The collaboration involves associated gas production from Tres Hermanos field in Veracruz. Pemex plans to build a gas processing and treatment plant to eliminate an estimated average 83,000 tonnes/year of carbon dioxide emissions during a 10-year period.

Statoil and Pemex registered the Tres Hermanos flaring-reduction project under the UN’s Clean Development Mechanism (CDM).

Companies can acquire approved emission-reduction credits created under the Kyoto Protocol via the CDM project-based system. CDM enables certified emissions reductions (CERs) to be earned and traded.

Statoil prepared the CDM registration documentation.

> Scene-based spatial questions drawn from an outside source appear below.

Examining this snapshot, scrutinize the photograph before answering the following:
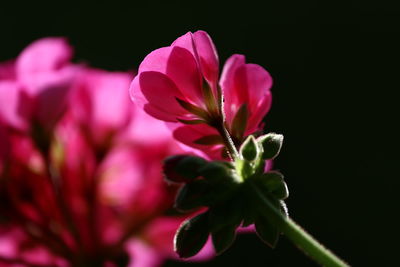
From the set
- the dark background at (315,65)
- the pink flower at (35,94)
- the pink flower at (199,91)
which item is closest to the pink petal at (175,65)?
the pink flower at (199,91)

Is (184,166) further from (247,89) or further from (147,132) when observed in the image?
(147,132)

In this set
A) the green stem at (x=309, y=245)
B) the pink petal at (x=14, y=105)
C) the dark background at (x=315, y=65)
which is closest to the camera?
the green stem at (x=309, y=245)

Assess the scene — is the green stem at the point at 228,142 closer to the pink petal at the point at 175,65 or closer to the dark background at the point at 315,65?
the pink petal at the point at 175,65

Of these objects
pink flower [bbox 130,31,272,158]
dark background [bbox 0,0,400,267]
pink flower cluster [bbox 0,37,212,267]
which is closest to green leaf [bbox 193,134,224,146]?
pink flower [bbox 130,31,272,158]

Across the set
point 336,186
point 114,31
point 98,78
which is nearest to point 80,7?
point 114,31

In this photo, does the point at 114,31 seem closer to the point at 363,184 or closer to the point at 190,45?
the point at 363,184

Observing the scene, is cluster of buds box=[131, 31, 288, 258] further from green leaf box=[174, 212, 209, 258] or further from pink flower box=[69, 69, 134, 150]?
pink flower box=[69, 69, 134, 150]

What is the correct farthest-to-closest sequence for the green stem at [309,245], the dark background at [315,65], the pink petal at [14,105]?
the dark background at [315,65]
the pink petal at [14,105]
the green stem at [309,245]
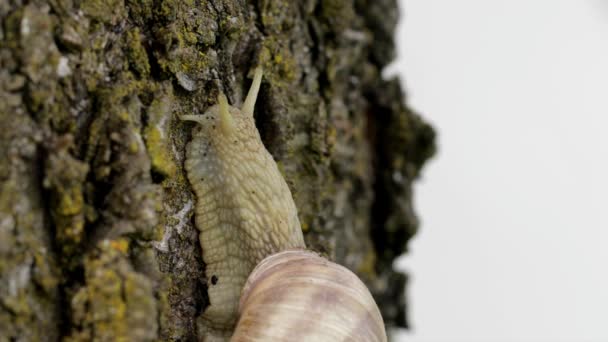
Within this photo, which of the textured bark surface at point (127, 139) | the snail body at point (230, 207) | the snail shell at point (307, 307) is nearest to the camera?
the textured bark surface at point (127, 139)

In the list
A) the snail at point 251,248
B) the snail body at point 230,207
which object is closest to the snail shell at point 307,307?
the snail at point 251,248

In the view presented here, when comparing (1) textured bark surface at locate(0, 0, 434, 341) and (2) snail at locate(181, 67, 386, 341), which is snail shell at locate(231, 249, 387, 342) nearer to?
(2) snail at locate(181, 67, 386, 341)

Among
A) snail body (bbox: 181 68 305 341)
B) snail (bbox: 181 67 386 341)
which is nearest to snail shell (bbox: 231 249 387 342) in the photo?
snail (bbox: 181 67 386 341)

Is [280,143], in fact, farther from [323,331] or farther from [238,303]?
[323,331]

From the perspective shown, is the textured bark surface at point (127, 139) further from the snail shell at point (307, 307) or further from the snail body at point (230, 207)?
the snail shell at point (307, 307)

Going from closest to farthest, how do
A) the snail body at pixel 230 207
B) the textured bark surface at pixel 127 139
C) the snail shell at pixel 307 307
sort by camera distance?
1. the textured bark surface at pixel 127 139
2. the snail shell at pixel 307 307
3. the snail body at pixel 230 207

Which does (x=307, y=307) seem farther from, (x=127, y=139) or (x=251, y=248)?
(x=127, y=139)

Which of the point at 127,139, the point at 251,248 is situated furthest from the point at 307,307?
the point at 127,139
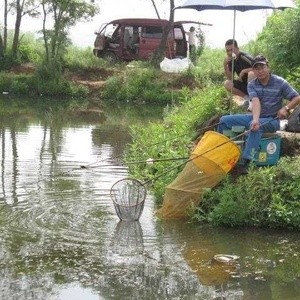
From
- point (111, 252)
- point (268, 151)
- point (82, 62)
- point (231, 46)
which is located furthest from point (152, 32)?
point (111, 252)

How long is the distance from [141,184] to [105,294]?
2.75 meters

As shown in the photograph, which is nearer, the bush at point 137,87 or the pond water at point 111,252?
the pond water at point 111,252

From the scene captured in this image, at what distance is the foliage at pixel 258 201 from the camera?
8742 mm

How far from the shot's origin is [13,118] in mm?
20516

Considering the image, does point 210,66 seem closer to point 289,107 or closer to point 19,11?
point 19,11

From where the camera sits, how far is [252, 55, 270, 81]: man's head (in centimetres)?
934

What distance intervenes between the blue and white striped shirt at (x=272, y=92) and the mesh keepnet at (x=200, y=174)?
0.85 meters

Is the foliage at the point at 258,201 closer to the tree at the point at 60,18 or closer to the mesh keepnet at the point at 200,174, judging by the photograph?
the mesh keepnet at the point at 200,174

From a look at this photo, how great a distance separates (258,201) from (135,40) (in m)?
21.7

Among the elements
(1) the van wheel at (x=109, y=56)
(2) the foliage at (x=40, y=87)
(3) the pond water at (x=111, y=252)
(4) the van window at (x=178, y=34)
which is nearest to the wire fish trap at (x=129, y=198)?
(3) the pond water at (x=111, y=252)

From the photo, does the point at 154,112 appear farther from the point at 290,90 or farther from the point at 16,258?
the point at 16,258

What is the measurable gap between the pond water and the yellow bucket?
2.48 feet

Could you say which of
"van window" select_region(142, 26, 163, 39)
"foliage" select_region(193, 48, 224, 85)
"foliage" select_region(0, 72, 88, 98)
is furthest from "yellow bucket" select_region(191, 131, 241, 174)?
"van window" select_region(142, 26, 163, 39)

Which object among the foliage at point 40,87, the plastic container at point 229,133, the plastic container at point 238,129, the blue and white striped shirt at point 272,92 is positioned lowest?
the foliage at point 40,87
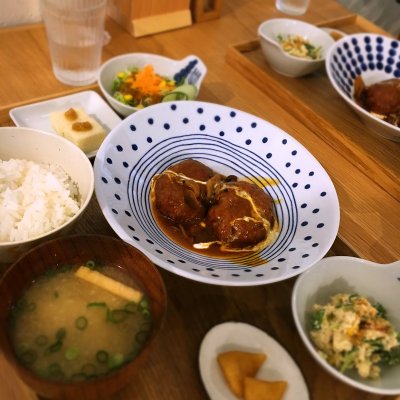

CDM projects must follow specific and stringent UN rules. Statoil also will ensure the project approves yearly verifications.

Pemex plans to finance, own, and operate the gas plant. In return for providing its technical expertise, Statoil will buy CERs from Pemex.

Since 2004, Pemex and Statoil worked to identify CDM projects. Pemex committed to voluntarily reduce carbon emissions and improve energy efficiency.

Plans also call for pipelines to bring the gas to market. For the gas treatment plant, Pemex plans to sign an engineering, procurement, and construction contract in January 2011.

Under the Kyoto Protocol, Norway was among countries that accepted obligations to achieve specific GHG reductions within a specific period.

The CDM program outlines benefits for investment in emission-reduction projects in nations without such commitments, such as Mexico, and outlines ways to earn CERs.

Under CDM rules, every tonne of CO2 avoided results in one CER issued by the UN.

Pemex and Statoil both belong to the World Bank’s Global Gas-Flaring Reduction Partnership, a public-private partnership launched in 2002. The country of Mexico also belongs to GGFR, which supports the efforts of oil-producing countries and companies to increase the use of associated gas and reduce flaring.